In the Far East, Rosneft is working with ExxonMobil, its partner in Sakhalin-1, to make real their long-anticipated Russia Far East LNG (RFE LNG) project to monetize gas from the Sakhalin-1 PSA. Sakhalin-1 co-ventures have awarded the front-end engineering and design (FEED) contract to Houston’s TechnipFMC, according to ExxonMobil’s website.

Exxon Neftegas Limited (ENL) operates Sakhalin-1 and holds a 30% stake in association with Japan’s SODECO Consortium (30%), India’s ONGC Videsh (20%) and two Rosneft affiliates, RN-Astra (8.5%) and Sakhalinmorneftegaz-Shelf (11.5%).

The proposed RFE LNG project envisions a 6.2-mtpa LNG plant to be sited near Sakhalin-1’s existing De-Kastri oil export terminal in Khabarovsk Krai on the Russian mainland. ExxonMobil’s site notes that a final investment decision will be made “in due course.”

Gas: Transition Fuel or Critical to Energy Mix?

BP’s World Energy 2020 noted that even though the pandemic caused demand for gas to decline in absolute terms in 2020, the share of gas in the primary energy mix has continued to rise, reaching a record high of 24.7% globally.

In its LNG Outlook 2021, Shell noted that China and India led the post-pandemic recovery in demand for LNG, each increasing their imports by 11%.

Forecasts expect global LNG demand to reach 700 mtpa by 2040, as demand for gas grows in Asia and becomes a fuel of choice in some hard-to-electrify sectors, according to the same report.

As a result, the report concluded, LNG suppliers will be investing more to ensure there is no shortage of supply as demand continues to rise, a situation that could occur as early as the mid-2020s.

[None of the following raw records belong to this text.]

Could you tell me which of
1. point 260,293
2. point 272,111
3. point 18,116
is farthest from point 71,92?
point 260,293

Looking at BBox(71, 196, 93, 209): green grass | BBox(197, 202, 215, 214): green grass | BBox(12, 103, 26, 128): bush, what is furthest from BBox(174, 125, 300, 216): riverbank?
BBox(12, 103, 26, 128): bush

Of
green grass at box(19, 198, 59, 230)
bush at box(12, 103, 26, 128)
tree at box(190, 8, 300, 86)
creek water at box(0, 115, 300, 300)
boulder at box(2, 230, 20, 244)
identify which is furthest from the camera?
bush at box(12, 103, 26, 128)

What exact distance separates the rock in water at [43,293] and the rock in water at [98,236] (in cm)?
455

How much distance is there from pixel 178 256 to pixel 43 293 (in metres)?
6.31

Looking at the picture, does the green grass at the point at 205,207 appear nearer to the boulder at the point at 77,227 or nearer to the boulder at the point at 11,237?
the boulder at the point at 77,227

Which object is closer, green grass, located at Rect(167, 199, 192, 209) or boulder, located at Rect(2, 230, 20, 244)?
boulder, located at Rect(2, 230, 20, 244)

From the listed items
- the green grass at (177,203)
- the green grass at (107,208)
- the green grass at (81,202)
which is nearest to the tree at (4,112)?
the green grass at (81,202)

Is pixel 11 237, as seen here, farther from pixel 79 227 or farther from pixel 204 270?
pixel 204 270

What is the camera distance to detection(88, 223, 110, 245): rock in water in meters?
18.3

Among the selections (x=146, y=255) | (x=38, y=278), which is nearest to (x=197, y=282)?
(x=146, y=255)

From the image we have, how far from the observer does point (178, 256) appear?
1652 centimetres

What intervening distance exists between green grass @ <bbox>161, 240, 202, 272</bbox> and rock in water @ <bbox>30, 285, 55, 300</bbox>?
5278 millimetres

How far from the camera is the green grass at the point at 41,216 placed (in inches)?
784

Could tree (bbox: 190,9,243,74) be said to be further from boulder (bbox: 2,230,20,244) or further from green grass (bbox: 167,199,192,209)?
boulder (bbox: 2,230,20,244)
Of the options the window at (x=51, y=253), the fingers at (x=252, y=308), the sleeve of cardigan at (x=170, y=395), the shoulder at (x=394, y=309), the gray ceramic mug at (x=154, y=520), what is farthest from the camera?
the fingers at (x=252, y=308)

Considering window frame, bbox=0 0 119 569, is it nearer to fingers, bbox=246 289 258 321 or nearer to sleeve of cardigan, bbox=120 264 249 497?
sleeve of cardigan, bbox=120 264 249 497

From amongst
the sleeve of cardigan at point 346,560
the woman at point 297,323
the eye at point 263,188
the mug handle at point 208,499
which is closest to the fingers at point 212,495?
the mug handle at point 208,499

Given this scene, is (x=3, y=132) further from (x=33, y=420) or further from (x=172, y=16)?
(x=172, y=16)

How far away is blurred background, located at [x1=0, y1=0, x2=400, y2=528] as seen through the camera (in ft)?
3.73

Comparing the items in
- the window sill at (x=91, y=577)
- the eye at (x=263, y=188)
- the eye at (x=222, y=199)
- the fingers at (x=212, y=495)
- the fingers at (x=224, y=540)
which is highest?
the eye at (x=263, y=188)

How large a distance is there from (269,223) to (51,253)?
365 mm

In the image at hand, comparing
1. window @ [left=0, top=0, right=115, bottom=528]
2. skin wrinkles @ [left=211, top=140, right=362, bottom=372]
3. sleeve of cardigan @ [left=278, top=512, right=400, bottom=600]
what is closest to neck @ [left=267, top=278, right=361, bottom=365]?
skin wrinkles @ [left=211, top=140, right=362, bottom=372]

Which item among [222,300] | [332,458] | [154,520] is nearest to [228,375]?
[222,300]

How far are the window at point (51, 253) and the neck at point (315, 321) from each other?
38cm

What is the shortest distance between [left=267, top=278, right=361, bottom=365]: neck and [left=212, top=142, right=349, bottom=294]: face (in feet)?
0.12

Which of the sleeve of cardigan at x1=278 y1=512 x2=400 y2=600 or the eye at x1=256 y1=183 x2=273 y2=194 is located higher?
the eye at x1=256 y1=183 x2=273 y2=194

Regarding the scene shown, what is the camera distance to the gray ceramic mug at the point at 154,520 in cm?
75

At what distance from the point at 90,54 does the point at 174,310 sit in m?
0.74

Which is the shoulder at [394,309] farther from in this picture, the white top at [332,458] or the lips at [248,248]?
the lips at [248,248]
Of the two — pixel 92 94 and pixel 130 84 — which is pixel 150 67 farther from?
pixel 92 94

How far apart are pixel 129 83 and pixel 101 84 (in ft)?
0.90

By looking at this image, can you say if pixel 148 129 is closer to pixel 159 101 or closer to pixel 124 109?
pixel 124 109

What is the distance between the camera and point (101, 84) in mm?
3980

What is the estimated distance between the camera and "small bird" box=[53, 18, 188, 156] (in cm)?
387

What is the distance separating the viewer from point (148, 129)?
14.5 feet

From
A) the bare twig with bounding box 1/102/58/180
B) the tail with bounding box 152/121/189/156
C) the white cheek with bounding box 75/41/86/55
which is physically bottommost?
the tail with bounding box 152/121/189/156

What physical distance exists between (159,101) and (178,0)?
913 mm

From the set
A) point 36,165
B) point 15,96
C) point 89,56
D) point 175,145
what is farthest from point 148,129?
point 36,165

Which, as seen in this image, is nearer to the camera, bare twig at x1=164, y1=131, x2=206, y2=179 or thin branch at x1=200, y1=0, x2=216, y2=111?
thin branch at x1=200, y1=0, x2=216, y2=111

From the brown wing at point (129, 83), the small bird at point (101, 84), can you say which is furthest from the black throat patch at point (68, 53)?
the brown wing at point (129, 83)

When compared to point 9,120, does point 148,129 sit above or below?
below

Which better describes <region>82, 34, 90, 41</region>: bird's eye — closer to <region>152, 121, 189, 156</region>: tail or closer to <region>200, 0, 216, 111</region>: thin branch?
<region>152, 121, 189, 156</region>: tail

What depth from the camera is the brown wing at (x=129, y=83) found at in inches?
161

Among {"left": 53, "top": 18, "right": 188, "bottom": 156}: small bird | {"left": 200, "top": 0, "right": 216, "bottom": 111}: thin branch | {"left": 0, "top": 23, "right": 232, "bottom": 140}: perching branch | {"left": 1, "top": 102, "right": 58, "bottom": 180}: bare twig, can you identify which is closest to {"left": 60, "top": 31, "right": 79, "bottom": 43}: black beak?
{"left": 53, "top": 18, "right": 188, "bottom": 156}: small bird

Proponents of green energy, particularly in Europe, have argued that gas is a transition fuel that will be phased out of the energy mix gradually and replaced by renewables—but not all in the energy industry agree.

“Novatek’s pathway forward to decarbonization is to sell more gas, not less,” Novatek’s Gyetvey said in his interview, predicting that gas will account for up to 28% of any future energy mix, with renewables and hydrogen also playing a part.

“But to say that no new investments are needed [in fossil fuels] post-2021 … you’ll see by the end of this year. You’ll see the IOCs, you’ll see Novatek, you’ll see other Russian oil and gas companies come out with their Capex programs,” he said, “and it’s going to show how totally ridiculous this comment [on investment] had been.”